Work required
Which numbers in the article below about the PBS series "Mercy Street" are written as numerals rather than spelled out?

[[ Text section open ]]

IUPUI professor helps PBS series ‘Mercy Street’ accurately portray Civil War hospital drama

Like millions of other viewers, English professor Jane Schultz couldn’t wait to watch the second season of “Mercy Street,” the PBS Civil War-era hospital drama, beginning Jan. 22.

Inspired by real events in Alexandria, Virginia, and based on diaries and letters of hospital staff, the series has the ring of authority. As one of four full-time advisors to “Mercy Street,” Schultz, a literary scholar and cultural historian who has spent nearly 30 years revealing the world of Civil War hospitals and medicine, contributes her extensive knowledge of that period to make it so.

“Mercy Street” is PBS’s first original drama in more than a decade. Nearly 6 million viewers watched the first season’s premiere a year ago.

The series’ producers invited Schultz to come to Richmond, Virginia, where “Mercy Street” hospital scenes are shot. She spent a week and a half last June watching scenes for the second season being filmed in an old girls school that serves as the show’s Mansion House Hospital.

[[ Text section closed ]]
[[ Data excerpts open ]]

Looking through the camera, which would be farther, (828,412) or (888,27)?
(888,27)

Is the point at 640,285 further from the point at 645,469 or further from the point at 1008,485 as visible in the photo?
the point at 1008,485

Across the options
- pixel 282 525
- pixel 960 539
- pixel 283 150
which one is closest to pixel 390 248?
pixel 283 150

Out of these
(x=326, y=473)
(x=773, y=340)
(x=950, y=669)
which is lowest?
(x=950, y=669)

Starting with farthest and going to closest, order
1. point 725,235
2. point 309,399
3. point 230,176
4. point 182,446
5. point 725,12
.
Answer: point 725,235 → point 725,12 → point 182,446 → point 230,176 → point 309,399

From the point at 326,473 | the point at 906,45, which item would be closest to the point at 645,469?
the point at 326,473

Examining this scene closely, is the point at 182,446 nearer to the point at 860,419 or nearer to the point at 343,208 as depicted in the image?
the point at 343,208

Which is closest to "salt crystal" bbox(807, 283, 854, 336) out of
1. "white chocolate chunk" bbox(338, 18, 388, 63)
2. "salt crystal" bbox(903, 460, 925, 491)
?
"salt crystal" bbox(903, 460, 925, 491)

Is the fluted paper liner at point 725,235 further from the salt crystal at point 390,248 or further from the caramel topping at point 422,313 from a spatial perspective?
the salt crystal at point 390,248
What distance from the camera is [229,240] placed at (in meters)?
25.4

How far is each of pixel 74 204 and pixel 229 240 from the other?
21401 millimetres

[[ Data excerpts closed ]]
[[ Data excerpts open ]]

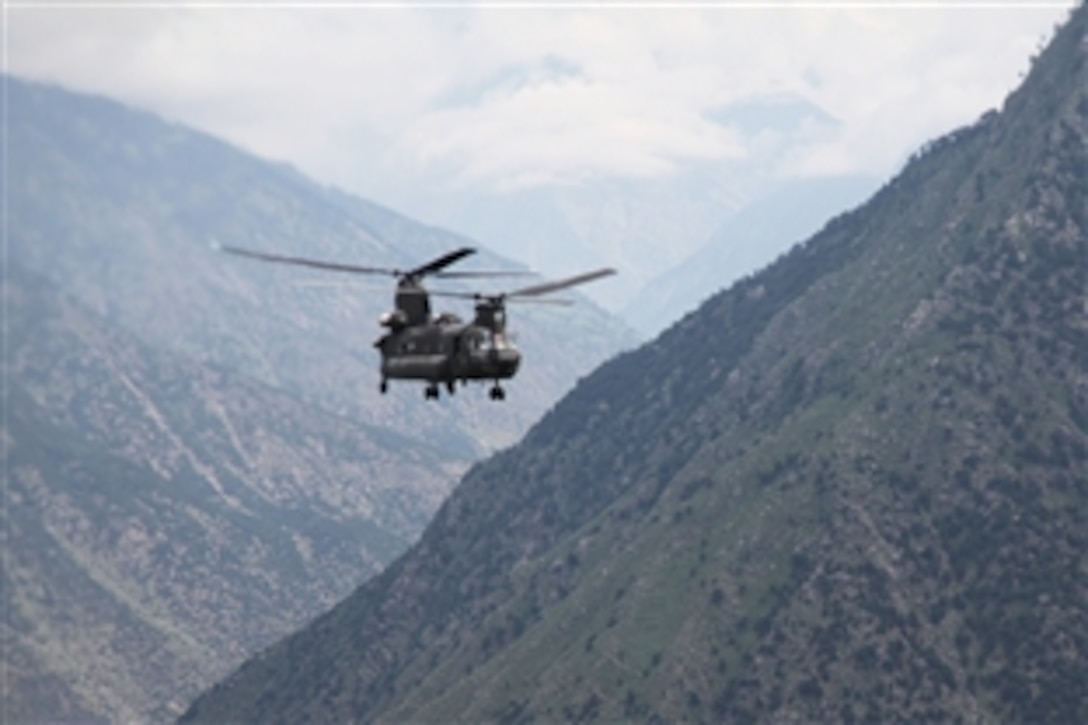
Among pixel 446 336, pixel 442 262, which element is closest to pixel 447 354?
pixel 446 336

[[ Data excerpts closed ]]

Answer to the exercise
- 22 (in "Jan. 22")
- 30 (in "nearly 30 years")
- 6 (in "Nearly 6 million viewers")